--- Extract provided ---
────────────────────────────────────────

In the above-described conventional techniques, with respect to both the rush current flowing when the contacts of the relay apparatus are closed, and the arc produced between the contacts of the relay apparatus when these contacts thereof are opened, such a measure has been taken. That is, the relay apparatus owns the large capacities of these contacts, which maybe suitably fitted to the opening/closing frequencies of the contacts of the relay apparatus. However, in accordance with this measure, the outer dimension of the relay apparatus is increased, which may cause the following problem. That is, if this measure is applied to a control apparatus of an automatic machine which is required to be made compact, then the dimension of this control apparatus becomes bulky. Also, there is another problem that the manufacturing cost of the control apparatus is increased.

DISCLOSURE OF THE INVENTION

The present invention has been made to solve the above-described problems, and therefore, has an object to provide a control apparatus of an automatic machine, capable of supplying electric power of a power supply in high reliability with respect to a driving apparatus of the automatic machine, and further, having no problem as to ensuring of safety.

To solve the above-explained problems, the present invention is arranged as follows:

According to first invention, there is provided with a control apparatus of an automatic machine including: a breaker connected to a power supply, a driving apparatus for supplying electric power of the power supply to a driving unit of the automatic machine via a relay apparatus connected to the breaker, for controlling the driving apparatus, a current control rectifying element connected to the relay apparatus, and a current controlling device for feed-controlling the current control rectifying element after a contact of the relay apparatus has been closed when supplying of the electric power to the driving unit is turned ON.

According to second invention, there is provided with a control apparatus of an automatic machine including: a breaker connected to a power supply, a driving apparatus for supplying electric power of the power supply to a driving unit of the automatic machine via a relay apparatus connected to the breaker, for controlling the driving apparatus, a current control rectifying element connected to the relay apparatus, and a current controlling device for causing the current control rectifying element to be a non-feeding condition before a contact of the relay apparatus is opened when supplying of the electric power to the driving unit is turned OFF.

────────────────────────────────────────

--- Available data ---
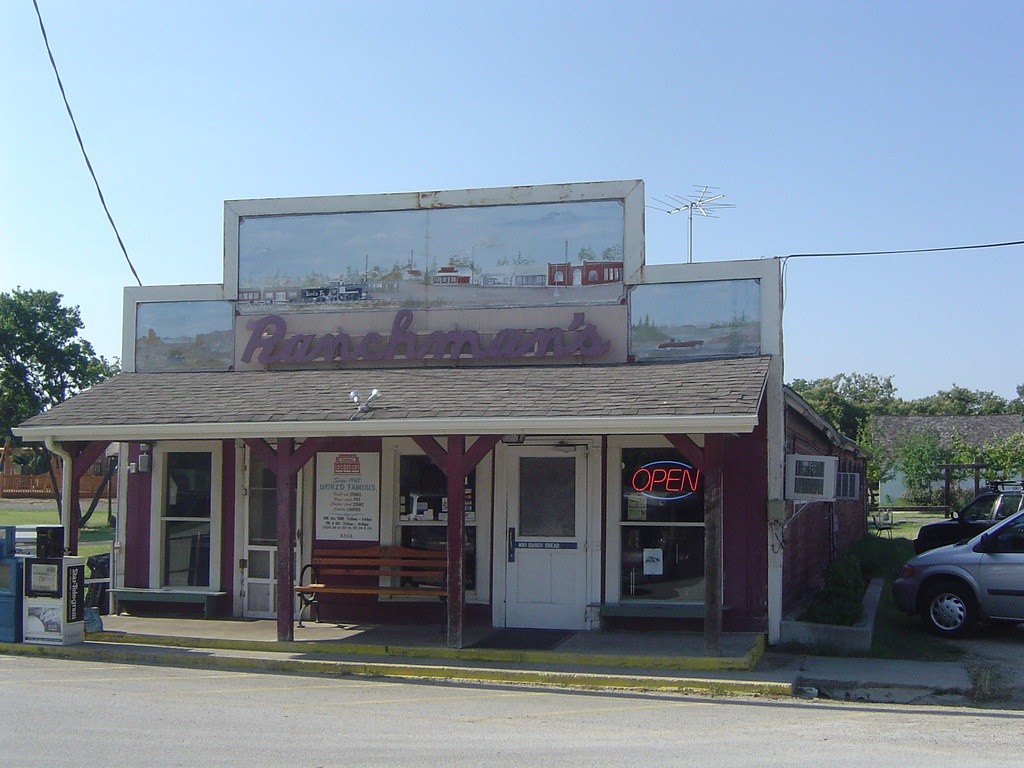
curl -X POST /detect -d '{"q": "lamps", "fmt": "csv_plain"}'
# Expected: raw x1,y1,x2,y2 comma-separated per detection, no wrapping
349,388,381,412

────────────────────────────────────────

--- Requests ---
1/ In the paragraph of the control apparatus text that begins "According to first invention," which parts does it describe as connected to something? Name each part and what it is connected to.
2/ Carry on the control apparatus text from after its paragraph on the second invention.
The listing has no connection to the text about the automatic machine's control apparatus.

--- Final answers ---
1/
- The breaker is connected to a power supply.
- The relay apparatus is connected to the breaker.
- The current control rectifying element is connected to the relay apparatus.

2/
As previously described, in accordance with the control apparatus of the present invention, when the driving power supply is turned ON, after the contacts of the relay apparatus have been closed, since a feed control operation for adjusting a feed starting angle of an AC voltage is carried out by the current control rectifying element, the contacts of the relay apparatus are closed under no voltage, and a rush current is suppressed. As a result, a damage given to the contacts of the relay apparatus can be avoided. When the driving power supply is turned OFF, after the feed control operation of the current control rectifying element has been stopped so as to establish a non-feeding operation, since the contacts of the relay apparatus are opened, an arc which is produced when the contacts of the relay apparatus are opened is suppressed and rough conditions as to the contacts of the relay apparatus are be avoided. As a result, there is such an effect that the lifetimes of the contacts of the relay apparatus can be largely prolonged.

BRIEF DESCRIPTION OF THE DRAWINGS

FIG. 1 is a diagram for representing a structure of a robot system which shows an embodiment mode of the present invention.

FIG. 2 is a block diagram for indicating a driving apparatus and a control unit in the robot system according to the embodiment of the present invention.

FIG. 3 is a flow chart for describing a turning-ON operation of a driving power supply in the robot system according to the embodiment of the present invention.

FIG. 4 is a flow chart for explaining a turning-OFF operation of the driving power supply in the robot system according to the embodiment of the present invention.

FIG. 5 shows a power supply control circuit of the driving apparatus in the robot system according to the embodiment of the present invention.

FIG. 6 is the constructional diagram of the prior art 1.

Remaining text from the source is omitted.